Short task:
Put the data running from the line containing "Examining this photograph" through the line containing "23.7 meters", both ends included, into a Markdown table with the columns Row and Line. Number each line in order and leave out blank lines.

Data provided:

• • •

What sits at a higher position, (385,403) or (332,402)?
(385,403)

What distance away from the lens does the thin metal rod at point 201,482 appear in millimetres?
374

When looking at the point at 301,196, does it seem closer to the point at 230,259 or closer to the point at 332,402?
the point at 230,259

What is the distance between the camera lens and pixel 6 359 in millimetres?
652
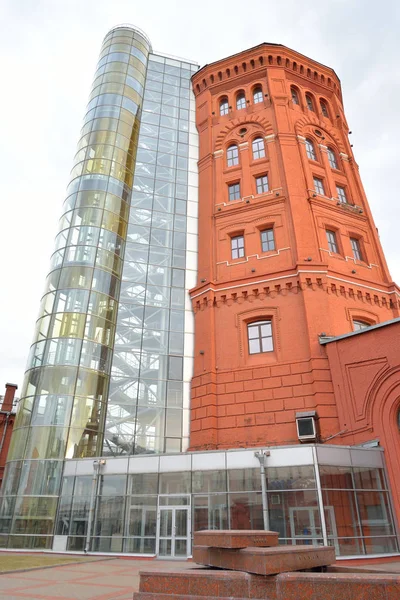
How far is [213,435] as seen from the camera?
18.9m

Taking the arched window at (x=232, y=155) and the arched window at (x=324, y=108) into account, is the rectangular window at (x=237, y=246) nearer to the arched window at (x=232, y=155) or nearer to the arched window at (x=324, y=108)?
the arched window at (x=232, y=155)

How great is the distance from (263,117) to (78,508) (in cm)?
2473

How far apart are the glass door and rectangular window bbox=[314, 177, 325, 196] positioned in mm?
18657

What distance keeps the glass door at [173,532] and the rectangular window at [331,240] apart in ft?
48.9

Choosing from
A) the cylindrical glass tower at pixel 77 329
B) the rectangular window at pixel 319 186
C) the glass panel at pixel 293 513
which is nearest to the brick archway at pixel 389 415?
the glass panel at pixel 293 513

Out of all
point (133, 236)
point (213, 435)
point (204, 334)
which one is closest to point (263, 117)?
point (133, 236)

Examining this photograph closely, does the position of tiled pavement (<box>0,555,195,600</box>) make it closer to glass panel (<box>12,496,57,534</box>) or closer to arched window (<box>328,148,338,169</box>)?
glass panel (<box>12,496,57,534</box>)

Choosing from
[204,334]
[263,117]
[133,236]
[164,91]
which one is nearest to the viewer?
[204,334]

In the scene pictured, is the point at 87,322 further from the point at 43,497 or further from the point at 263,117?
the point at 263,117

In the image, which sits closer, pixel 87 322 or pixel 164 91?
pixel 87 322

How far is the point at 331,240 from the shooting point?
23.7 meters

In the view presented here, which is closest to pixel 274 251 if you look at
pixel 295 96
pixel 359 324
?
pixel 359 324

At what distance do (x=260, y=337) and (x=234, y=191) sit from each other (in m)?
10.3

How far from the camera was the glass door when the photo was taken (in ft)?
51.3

• • •

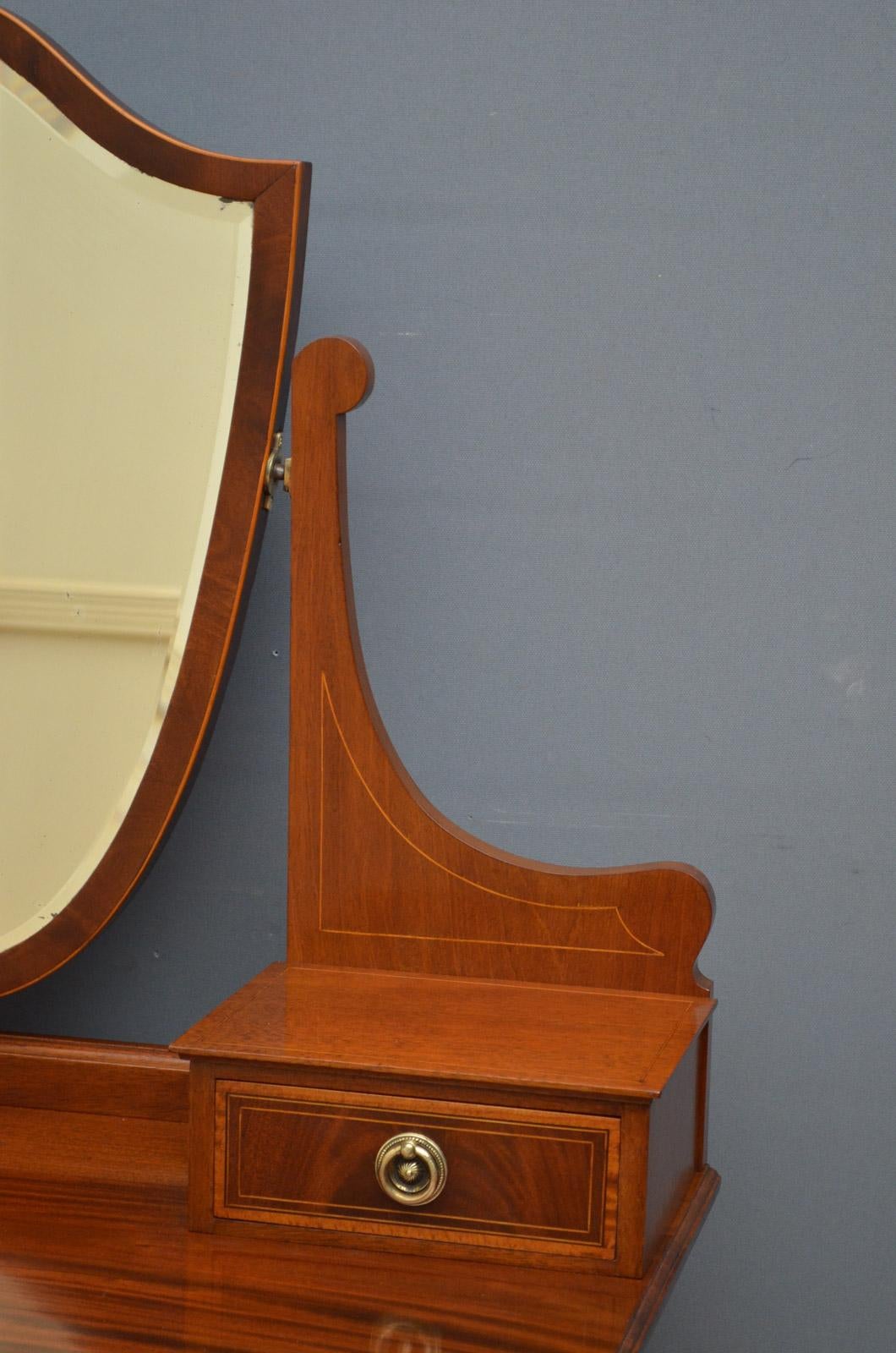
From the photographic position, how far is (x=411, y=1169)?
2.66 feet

• • •

Expected answer:
| Row | Line |
|---|---|
| 1 | Examining this photograph closely, does the position of tiled pavement (<box>0,555,195,600</box>) make it closer to glass panel (<box>12,496,57,534</box>) or closer to arched window (<box>328,148,338,169</box>)? |
| 2 | glass panel (<box>12,496,57,534</box>) |
| 3 | Choosing from |
| 4 | [204,334] |
| 5 | [263,117] |
| 6 | [133,236] |
| 7 | [164,91] |
| 8 | which one is nearest to the viewer? |
| 9 | [204,334] |
| 10 | In the scene pictured, is the point at 87,322 further from the point at 43,497 or further from the point at 263,117? |
| 11 | the point at 263,117 |
| 12 | In the image, which sits closer, pixel 87 322 or pixel 164 91? |
| 13 | pixel 87 322 |
| 14 | How far is the point at 331,240 from the shooting point? |
| 15 | 23.7 meters |